In response to this challenge, Haleva said, the organized Turkish Jewish community has created a number of initiatives aimed at young adults, including the launching of an educational Web site, offering day trips for singles and opening a meeting spot in one of Istanbul’s Jewish neighborhoods which offers classes and activities for young Jews.

“We’re trying to set it up the way they want things,” said Haleva, who has a trim, gray goatee and is dressed in a long black gown with a wide satin purple stripe running down the front. “We are sowing the seeds. My main mission today is to focus on education, and that education will influence other aspects, including family life.”

Haleva knows about the influence education can have on Jewish life.

As a 7-year-old, he came with his father to Istanbul from Edirne — a city near Turkey’s western border with Bulgaria and Greece — to study in a Jewish school. By the time Haleva was a teen-ager, he had done so well in his studies that his teachers decided to send him to yeshiva in Israel so that he could learn to become a rabbi.

But Haleva said the community’s outreach efforts are encountering an obstacle — Turkey’s ongoing economic crisis, which will probably only be exacerbated by the war in Iraq.

As an example, Haleva points out that the community has been hoping to build a modern Jewish community center, but currently can’t afford the cost.

“Our community is in a constant economic struggle,” Haleva said. “The will exists, the leadership exists,” but the money isn’t there.

According to people who know him, Haleva was a prankster as a youth, and he still exudes a lighthearted and down-to-earth manner, illustrating his points with folksy Hebrew and Turkish sayings.

It’s a style that seems appropriate for the Turkish Jewish community.

“In our community you don’t have Orthodox, non-Orthodox, religious, secular,” Haleva, who has four sons, one of them a rabbi in Istanbul, said. “If I tell someone to come to synagogue, it’s my problem that they come, it’s their problem how they get there.”

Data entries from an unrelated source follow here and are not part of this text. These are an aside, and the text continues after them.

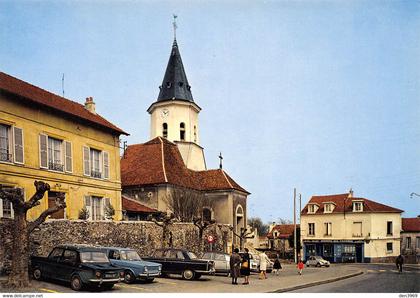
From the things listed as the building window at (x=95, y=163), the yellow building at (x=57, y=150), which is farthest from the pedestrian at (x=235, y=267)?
the building window at (x=95, y=163)

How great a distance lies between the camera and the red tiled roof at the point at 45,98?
22.4 m

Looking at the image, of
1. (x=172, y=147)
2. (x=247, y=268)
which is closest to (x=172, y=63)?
(x=172, y=147)

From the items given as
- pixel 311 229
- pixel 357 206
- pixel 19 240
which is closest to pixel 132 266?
pixel 19 240

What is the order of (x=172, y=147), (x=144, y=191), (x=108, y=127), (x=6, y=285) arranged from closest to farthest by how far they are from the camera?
(x=6, y=285) → (x=108, y=127) → (x=144, y=191) → (x=172, y=147)

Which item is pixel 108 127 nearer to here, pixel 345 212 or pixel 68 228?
pixel 68 228

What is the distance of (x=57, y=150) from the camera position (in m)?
25.4

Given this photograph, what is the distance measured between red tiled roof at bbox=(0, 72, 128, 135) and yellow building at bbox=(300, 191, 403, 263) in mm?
37184

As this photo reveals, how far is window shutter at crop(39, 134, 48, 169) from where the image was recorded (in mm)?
23719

Adds Haleva: “This is something that is hard for Ashkenazi Jews to understand. With Ashkenazim, if someone is religious they are religious and if they are not, they are not. We have something different. A Jew is a Jew, and we don’t go to extremes on either side. To be a fanatic, even a righteous one, is not a good thing. We try to find a middle way — a little fire, a little ice.”

Haleva said he believes that this lack of distinctions within the community has been one of the main reasons it has remained so cohesive. “We have a Jewish community. A lot or a few obey the mitzvot, but we have a Jewish community,” the rabbi said.

As the new Hahambashi, Haleva came into office right after the recent parliamentary elections in Turkey, which were won in a landslide by the Justice and Development Party, or AKP, a party with roots in Islamist politics. Although there were some initial concerns over what the AKP’s victory might mean for Turkey’s Jewish community, Haleva said he does not share those concerns.

“Believe me, I’m not worried about the new government,” said Haleva, who teaches classes on Jewish thought and texts to Islamic theology students at an Istanbul university. “I have very good relations with them and I think they understand us a lot better than the previous government.

“Islam and Judaism have a lot of parallels,” Haleva continued. “The Muslims have always been the older brother of the Jews. The real Islam was the older brother of Yitzhak, of Israel,” Haleva said, referring to the biblical forefather Isaac.

“There hasn’t been a problem between Islam and the Jews in Turkey. That’s an important thing,” Haleva said.